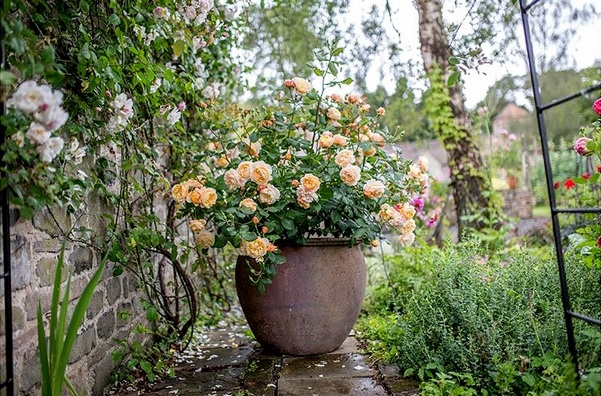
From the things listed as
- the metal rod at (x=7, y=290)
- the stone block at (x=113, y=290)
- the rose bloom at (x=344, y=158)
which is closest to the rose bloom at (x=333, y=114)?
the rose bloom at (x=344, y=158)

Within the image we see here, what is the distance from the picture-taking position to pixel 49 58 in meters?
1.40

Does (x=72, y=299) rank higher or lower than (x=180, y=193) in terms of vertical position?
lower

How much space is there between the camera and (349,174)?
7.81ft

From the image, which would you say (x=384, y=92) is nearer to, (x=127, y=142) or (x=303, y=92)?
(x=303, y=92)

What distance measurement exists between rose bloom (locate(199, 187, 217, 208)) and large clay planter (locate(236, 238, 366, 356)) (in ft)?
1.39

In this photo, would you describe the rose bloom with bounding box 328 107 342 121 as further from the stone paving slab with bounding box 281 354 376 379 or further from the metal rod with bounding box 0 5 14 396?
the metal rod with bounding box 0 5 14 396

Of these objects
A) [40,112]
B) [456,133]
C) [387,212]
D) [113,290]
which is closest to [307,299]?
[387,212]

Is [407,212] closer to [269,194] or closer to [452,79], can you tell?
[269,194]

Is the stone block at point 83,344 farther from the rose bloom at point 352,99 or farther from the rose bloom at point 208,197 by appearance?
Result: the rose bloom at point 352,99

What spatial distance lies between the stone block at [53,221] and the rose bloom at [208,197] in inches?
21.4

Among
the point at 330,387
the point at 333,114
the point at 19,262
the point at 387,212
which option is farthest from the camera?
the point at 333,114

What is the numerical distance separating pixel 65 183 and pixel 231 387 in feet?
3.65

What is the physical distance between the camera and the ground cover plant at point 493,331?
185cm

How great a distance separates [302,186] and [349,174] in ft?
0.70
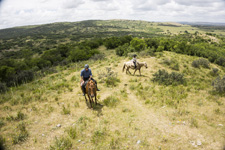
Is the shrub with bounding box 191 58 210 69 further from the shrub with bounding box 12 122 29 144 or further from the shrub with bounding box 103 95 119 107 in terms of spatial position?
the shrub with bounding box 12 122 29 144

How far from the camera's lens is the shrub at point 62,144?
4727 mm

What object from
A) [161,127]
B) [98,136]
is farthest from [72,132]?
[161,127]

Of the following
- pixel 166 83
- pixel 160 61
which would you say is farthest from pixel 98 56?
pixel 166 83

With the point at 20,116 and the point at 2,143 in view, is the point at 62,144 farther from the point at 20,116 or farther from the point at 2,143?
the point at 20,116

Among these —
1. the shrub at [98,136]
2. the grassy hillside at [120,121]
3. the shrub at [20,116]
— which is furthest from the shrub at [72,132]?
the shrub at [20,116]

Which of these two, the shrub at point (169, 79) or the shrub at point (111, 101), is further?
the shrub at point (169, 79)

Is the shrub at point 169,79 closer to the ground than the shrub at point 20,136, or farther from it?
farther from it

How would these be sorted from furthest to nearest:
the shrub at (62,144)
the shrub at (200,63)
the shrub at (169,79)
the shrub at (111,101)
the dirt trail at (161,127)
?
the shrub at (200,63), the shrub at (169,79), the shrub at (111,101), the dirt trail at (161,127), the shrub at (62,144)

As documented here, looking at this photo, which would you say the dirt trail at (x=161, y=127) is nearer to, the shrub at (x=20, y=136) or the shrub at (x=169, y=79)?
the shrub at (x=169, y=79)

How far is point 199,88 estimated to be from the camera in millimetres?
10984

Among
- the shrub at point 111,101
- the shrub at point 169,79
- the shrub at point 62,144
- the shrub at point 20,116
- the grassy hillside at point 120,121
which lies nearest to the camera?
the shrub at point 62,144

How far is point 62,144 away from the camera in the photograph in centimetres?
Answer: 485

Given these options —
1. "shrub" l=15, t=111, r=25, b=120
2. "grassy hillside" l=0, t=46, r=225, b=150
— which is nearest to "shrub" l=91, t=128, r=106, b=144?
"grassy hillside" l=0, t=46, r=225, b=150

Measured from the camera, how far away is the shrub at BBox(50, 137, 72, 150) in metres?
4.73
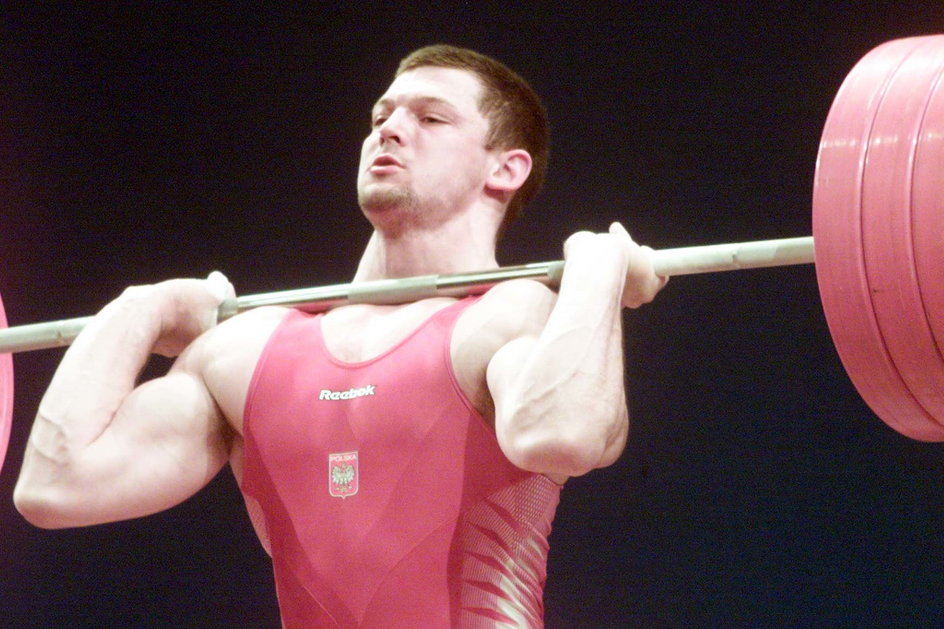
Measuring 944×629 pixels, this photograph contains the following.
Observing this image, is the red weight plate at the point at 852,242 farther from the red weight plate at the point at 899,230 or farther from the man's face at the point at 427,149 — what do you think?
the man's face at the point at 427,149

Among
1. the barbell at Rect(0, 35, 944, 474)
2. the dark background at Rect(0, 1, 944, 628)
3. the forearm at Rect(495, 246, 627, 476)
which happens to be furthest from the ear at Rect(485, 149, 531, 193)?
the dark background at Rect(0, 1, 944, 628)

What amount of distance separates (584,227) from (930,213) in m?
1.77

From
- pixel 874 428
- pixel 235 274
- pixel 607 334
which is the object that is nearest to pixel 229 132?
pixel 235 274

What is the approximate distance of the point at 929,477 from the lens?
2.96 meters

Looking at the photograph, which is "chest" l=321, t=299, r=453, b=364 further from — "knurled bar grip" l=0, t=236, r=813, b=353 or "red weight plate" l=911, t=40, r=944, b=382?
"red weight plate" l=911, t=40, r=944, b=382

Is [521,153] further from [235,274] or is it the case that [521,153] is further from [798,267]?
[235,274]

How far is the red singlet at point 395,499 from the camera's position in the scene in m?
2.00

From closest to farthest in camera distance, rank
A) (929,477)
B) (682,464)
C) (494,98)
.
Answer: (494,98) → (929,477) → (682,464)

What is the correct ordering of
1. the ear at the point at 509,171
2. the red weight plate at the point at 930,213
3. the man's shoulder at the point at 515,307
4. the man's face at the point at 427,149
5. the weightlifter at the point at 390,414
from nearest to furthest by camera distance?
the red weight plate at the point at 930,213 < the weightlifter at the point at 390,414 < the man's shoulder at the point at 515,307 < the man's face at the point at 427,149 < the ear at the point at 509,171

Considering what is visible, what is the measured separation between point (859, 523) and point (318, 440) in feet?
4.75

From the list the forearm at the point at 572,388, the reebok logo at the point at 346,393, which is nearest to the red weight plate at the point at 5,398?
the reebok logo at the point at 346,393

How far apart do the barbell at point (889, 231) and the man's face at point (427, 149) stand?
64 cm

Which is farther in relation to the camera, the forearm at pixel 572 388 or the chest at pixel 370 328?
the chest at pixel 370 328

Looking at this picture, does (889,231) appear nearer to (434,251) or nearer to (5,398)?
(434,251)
····················
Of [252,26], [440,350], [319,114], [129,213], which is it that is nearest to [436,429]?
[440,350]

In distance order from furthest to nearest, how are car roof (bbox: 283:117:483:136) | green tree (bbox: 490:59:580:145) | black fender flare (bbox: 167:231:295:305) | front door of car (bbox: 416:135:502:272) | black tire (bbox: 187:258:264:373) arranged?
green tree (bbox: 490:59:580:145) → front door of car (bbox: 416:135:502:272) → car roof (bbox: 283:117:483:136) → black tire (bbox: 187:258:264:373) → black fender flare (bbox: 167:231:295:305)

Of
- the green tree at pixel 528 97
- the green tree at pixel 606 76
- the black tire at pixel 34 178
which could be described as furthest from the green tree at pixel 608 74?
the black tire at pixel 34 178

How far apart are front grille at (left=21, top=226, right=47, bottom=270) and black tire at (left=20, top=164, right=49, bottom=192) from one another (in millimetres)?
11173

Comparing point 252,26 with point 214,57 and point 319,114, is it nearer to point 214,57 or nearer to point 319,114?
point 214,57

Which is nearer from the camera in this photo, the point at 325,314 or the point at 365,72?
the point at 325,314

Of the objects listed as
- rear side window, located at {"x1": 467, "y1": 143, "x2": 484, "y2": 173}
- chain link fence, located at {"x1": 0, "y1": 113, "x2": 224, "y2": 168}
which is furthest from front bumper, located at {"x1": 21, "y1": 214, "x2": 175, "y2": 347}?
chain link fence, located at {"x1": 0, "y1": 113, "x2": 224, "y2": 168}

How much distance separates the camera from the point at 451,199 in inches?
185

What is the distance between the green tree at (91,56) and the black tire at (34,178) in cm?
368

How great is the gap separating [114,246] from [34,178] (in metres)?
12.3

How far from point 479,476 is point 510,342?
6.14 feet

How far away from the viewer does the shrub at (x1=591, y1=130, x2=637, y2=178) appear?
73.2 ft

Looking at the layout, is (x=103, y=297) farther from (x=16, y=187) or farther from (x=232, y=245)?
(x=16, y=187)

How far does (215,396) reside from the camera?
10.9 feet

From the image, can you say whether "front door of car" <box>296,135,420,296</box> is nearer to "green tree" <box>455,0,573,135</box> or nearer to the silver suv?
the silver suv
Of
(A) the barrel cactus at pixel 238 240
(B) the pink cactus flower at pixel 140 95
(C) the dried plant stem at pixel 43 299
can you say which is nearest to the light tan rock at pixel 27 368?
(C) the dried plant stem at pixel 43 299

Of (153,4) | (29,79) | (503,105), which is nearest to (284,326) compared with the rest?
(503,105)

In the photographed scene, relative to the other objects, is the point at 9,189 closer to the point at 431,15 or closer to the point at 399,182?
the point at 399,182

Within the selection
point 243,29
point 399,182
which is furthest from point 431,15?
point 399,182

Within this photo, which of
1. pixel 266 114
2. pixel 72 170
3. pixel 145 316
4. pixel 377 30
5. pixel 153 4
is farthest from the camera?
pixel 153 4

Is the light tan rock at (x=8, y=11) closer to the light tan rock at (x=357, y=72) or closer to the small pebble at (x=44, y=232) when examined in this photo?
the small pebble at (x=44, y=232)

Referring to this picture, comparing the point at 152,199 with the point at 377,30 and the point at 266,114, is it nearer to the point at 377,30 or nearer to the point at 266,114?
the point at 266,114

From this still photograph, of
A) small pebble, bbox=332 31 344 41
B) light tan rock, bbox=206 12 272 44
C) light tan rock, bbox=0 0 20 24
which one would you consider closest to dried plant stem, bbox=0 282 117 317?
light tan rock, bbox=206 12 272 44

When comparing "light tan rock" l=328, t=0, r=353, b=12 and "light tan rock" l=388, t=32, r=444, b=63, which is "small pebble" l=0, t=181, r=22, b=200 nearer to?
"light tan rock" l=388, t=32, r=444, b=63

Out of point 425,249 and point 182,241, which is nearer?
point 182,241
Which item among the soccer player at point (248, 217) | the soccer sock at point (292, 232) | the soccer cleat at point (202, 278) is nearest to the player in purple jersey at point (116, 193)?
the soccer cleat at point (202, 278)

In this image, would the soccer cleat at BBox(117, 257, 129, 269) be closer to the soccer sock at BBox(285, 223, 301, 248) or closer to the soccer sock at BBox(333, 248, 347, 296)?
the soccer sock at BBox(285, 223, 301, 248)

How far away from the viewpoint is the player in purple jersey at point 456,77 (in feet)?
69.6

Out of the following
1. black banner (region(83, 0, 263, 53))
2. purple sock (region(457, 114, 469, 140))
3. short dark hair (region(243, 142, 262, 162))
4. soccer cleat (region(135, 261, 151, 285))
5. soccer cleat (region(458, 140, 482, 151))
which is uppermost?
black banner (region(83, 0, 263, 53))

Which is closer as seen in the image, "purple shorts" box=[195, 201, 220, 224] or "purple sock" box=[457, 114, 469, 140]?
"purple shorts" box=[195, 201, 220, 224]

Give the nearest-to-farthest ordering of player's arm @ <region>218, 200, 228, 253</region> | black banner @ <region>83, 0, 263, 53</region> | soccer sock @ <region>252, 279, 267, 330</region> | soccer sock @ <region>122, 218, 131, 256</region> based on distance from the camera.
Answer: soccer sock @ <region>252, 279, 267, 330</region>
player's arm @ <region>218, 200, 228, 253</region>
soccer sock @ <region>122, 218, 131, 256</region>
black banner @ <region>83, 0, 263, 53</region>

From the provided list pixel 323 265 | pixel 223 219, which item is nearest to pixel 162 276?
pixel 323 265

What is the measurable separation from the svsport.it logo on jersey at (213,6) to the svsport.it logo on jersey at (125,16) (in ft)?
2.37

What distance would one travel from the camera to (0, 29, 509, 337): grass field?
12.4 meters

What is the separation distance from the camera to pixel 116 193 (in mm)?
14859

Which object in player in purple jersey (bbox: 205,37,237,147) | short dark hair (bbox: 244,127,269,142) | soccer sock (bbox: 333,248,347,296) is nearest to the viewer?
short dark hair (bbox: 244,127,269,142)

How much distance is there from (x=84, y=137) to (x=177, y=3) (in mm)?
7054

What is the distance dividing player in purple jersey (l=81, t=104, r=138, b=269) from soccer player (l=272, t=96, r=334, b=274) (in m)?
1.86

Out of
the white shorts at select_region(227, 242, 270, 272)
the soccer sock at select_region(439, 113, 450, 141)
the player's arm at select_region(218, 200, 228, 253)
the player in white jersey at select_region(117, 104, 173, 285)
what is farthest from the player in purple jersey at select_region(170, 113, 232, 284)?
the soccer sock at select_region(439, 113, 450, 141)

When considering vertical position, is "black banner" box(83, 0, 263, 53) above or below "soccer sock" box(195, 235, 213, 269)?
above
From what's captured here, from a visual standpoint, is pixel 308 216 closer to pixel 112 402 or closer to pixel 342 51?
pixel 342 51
····················
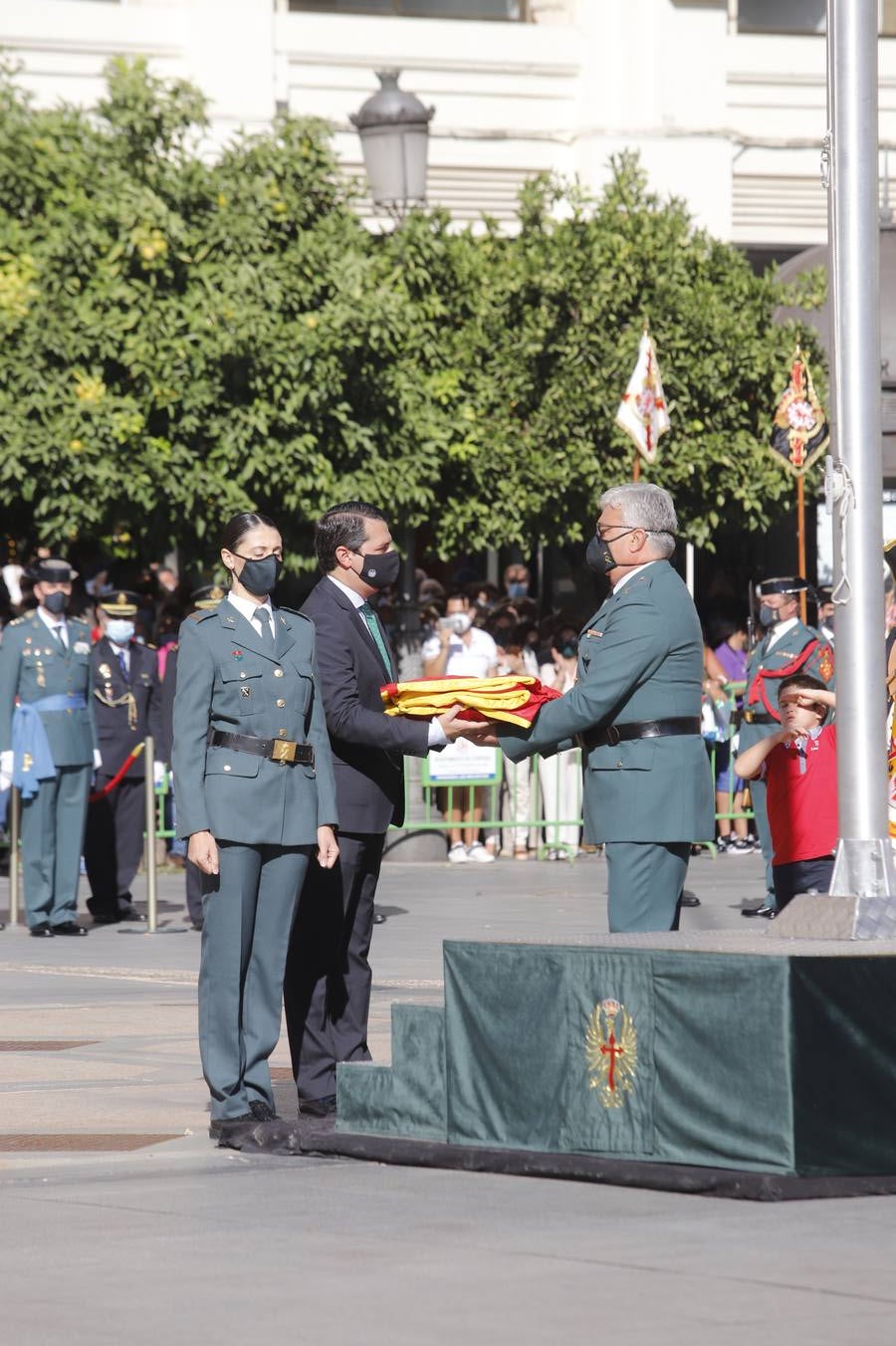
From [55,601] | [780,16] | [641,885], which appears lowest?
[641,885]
····················
**SHORT TASK:**
Which lines in the entries above contain the word "logo"? Copy each of them in full.

**FINISHED EXERCISE:**
From the list the forearm at the point at 572,388, the reebok logo at the point at 346,393, which is nearest to the red weight plate at the point at 5,398?
the reebok logo at the point at 346,393
What is the measurable separation from the svsport.it logo on jersey at (213,6) to the svsport.it logo on jersey at (125,16) (in ft)?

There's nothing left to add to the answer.